### [What this task involves]
Rewrite every entry with "stem" changed to "twig" and nothing else altered. Leave the pictures out of your version.

%%

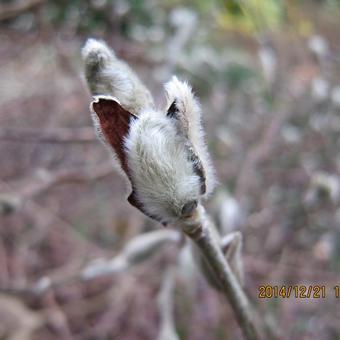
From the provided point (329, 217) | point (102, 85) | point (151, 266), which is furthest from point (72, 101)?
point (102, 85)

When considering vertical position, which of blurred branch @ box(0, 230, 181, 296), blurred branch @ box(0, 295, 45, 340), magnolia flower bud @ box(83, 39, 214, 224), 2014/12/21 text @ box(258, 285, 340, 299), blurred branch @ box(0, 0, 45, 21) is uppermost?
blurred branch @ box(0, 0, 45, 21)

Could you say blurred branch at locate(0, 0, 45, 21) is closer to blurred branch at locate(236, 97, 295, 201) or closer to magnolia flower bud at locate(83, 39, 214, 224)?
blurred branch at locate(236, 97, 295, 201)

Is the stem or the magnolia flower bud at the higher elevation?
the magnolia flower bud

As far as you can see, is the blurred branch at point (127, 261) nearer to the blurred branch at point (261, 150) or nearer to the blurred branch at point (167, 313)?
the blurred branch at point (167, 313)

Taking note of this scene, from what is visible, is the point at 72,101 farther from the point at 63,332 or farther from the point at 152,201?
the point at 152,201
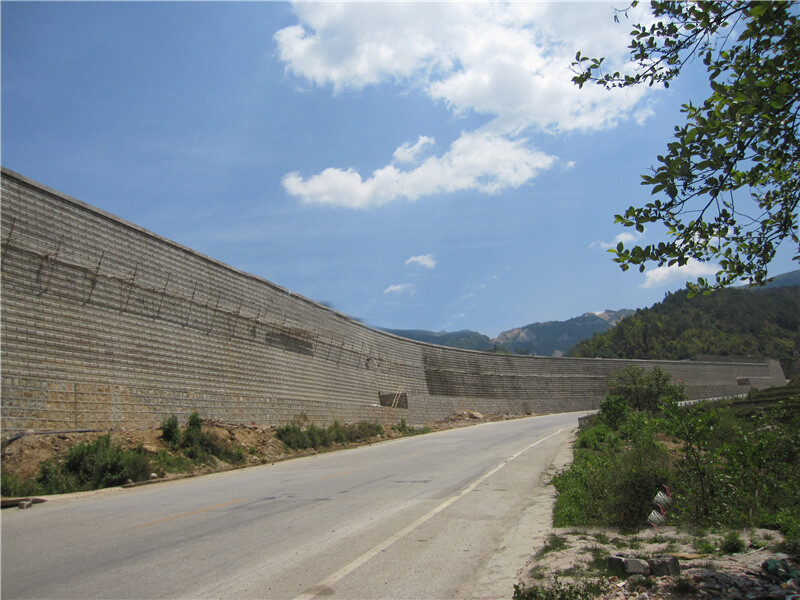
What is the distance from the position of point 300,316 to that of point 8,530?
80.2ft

%%

### [Final result]
From the provided point (329, 217) | point (102, 85) | point (151, 266), which is furthest from point (72, 101)?
point (102, 85)

When considering vertical position, which of blurred branch @ box(0, 230, 181, 296), blurred branch @ box(0, 295, 45, 340), magnolia flower bud @ box(83, 39, 214, 224), 2014/12/21 text @ box(258, 285, 340, 299), blurred branch @ box(0, 0, 45, 21) is uppermost?
blurred branch @ box(0, 0, 45, 21)

Could you say blurred branch at locate(0, 0, 45, 21) is closer to blurred branch at locate(236, 97, 295, 201) or closer to magnolia flower bud at locate(83, 39, 214, 224)?
blurred branch at locate(236, 97, 295, 201)

Is the twig or the magnolia flower bud at the higher elevation?
the magnolia flower bud

As far as you can see, is the blurred branch at point (127, 261) nearer to the blurred branch at point (261, 150) or nearer to the blurred branch at point (167, 313)?
the blurred branch at point (167, 313)

Taking note of this scene, from what is visible, is the point at 72,101 farther from the point at 63,332 or farther from the point at 152,201?
the point at 152,201
What is the distance from the position of point 300,316 to that of point 8,530?
80.2ft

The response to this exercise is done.